Excerpt:
Friday, February 25, 2011

Hello!
Wow, that sounded perky.
Hello...
That sounded too deep. I feel like a guy going through puberty now. Not that there's anything wrong with that...
But I am a girl. A born and bred southern girl without an accent (think Ohio) and with an education that beats up on the standard because my parents put careers over kids and had us late (late thirties early forties).
... And I kind of feel like putting a long introductory paragraph here where I highlight my most traditional and heart felt beliefs, but being an educated teenage girl, I think that would be too dramatic and would reveal things about myself that I'm not comfortable "revealing" just yet.
So, let's start small. With introductions, I mean. We can work our way up, and then eventually, maybe, I'll even consider us friends.
Maybe. I'm hard to please on that front, unfortunately for me. Awkward and hard to please. And that is not a good combination in high school, let me tell you.
But that's not small! That's... not small at all. Well, I guess you couldn't really leave out the adjective "awkward" when describing most normal teenage girls (aka not MTV made hormonal preggers).
But moving on with the show! That's probably what your thinking.
I guess I could tell you my age? That's pretty small. It's a number I'm stuck with; one that you're stuck with too, so don't be snobby about it when I tell it to you.
I'm fifteen.
Yes, fifteen.
Well into my teenage years (somewhat), but also I have a lot left to discover (in some form or another). And I want to document those discoveries. I know that it maybe unimportant (most likely) and that if I ever run for president this blog will come back to bite me in the ass.

Dataset excerpt:
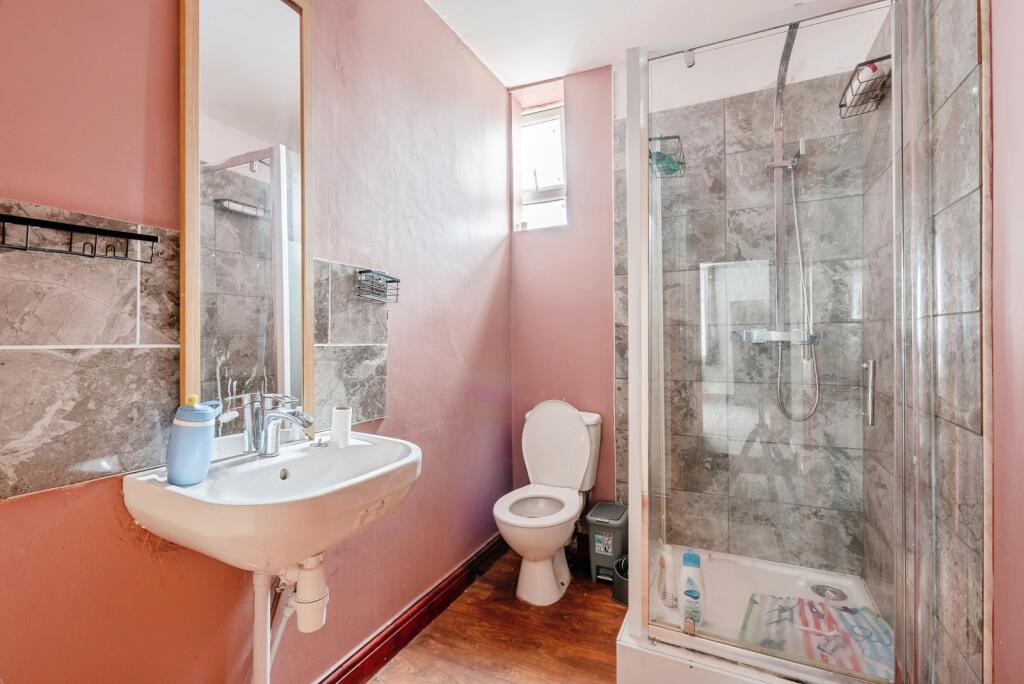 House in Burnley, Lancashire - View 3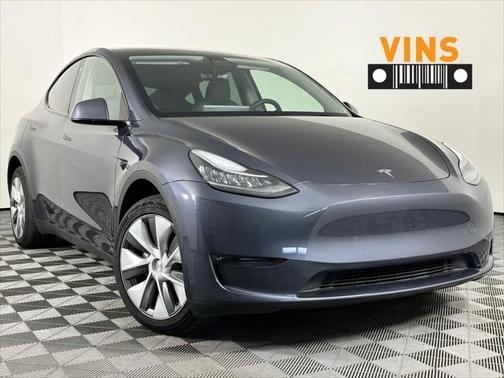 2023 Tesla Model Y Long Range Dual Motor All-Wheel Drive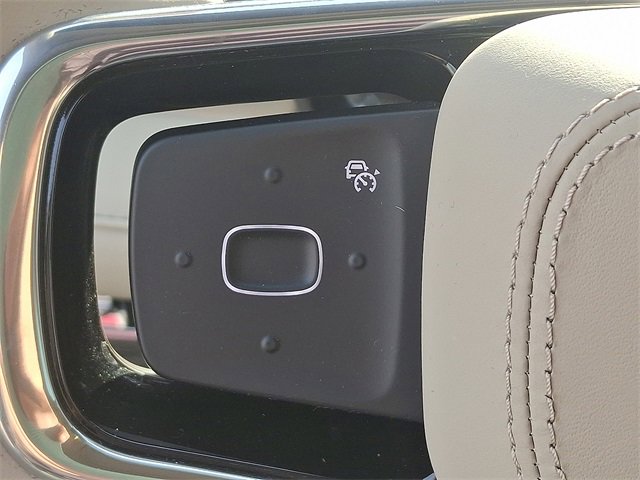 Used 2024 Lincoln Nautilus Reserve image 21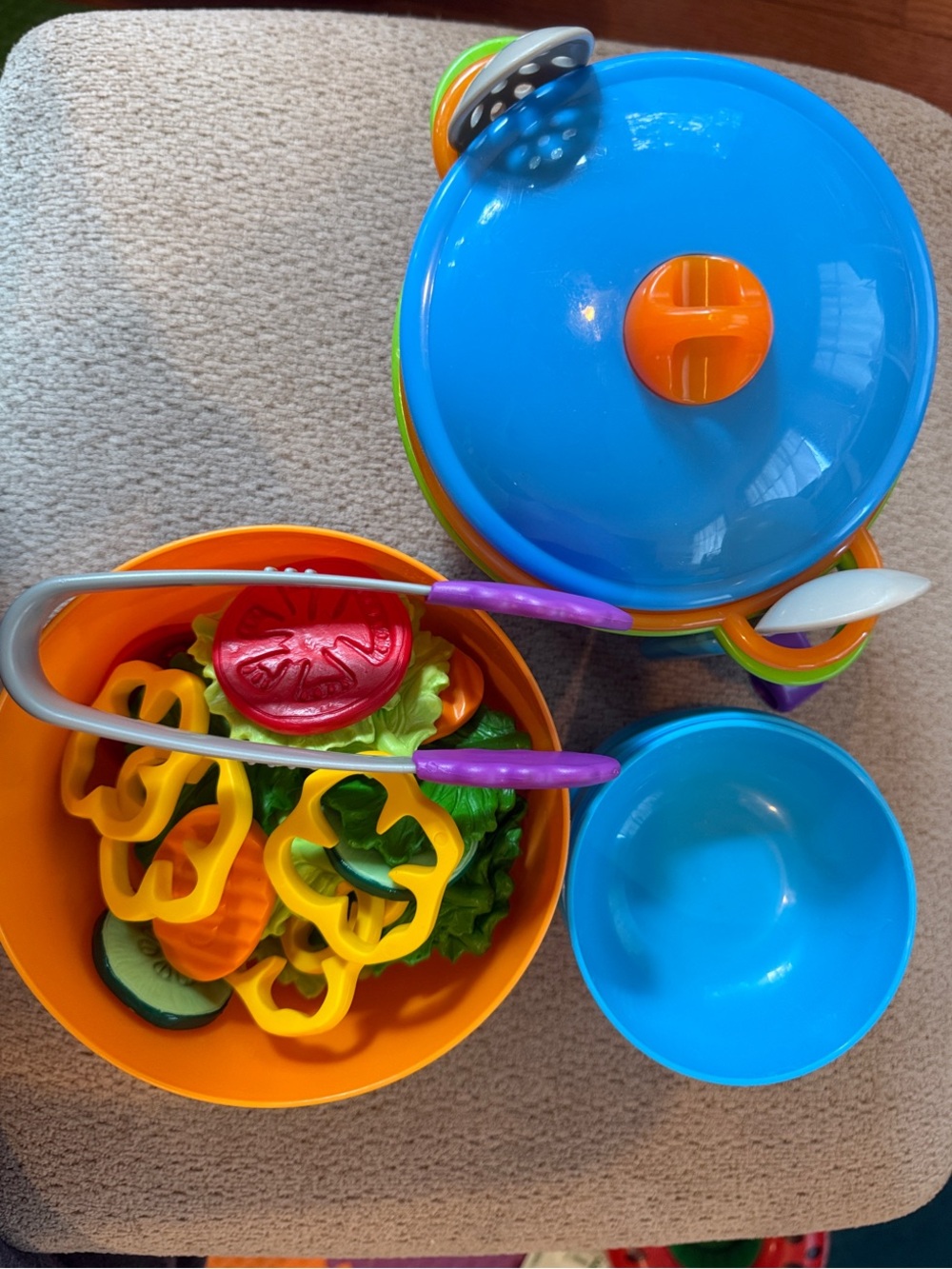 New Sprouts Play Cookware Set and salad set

Work to complete:
1: How old does the writer of the blog post say she is?
2: Quote the blog post from "I guess I could" up to and including "Yes, fifteen.".
3: Continue the blog post from where it stops.

Answers to the problems:
1: Fifteen.

2:
I guess I could tell you my age? That's pretty small. It's a number I'm stuck with; one that you're stuck with too, so don't be snobby about it when I tell it to you.
I'm fifteen.
Yes, fifteen.

3:
But I just wanted to let you know, you reader, yes YOU (well not you... but... yes you! *lame attempt at a joke over*) that I'm here.You don't have to care, or read on, but I wish you would.
Because the first thing I want to talk about besides introductions is how shitty it is sometime. I'm not just complaining as a lazy teenage girl, but seriously.
Life can be shitty.
It's just a fact.
For anyone, let me try to list everyone here, babies, toddlers, tweens, teens, young adults, middle-aged adults, older adults, and just plain old people. And remember that despite the appearance of those younger or older than you, everyone is just a shell. Most of the time, we emulate the government. We show you what you want to see so you stay happy. If I showed you my deepest feelings you'd probably call me weird or dare I say "gay". But those are just generic statements that people shout at each other to try to disguise feelings.
Or, that's who you really are. Cool beans.
Be who you are and shit. That's what everyone always tells me and then they shove magazines up my ass and tell me that I have to stay in dress code. So much for being who you are.
Sorry! I didn't make this to complain. I just, again, (always getting off task) wanted to introduce myself (my name is Caitlin by the way) and I wanted to say that if you'r having a crap day, that I'm here (what a consolation! *sarcasm) and that these are the wise words that always keep me going: This too (added: my future friends, maybe!) shall pass.
Oh, and I thought I could end each day on a quote (I know, I'm so original! *sarcasm, and I feel like I have to label my sarcasms because I'm pretty sure it doesn't always translate..)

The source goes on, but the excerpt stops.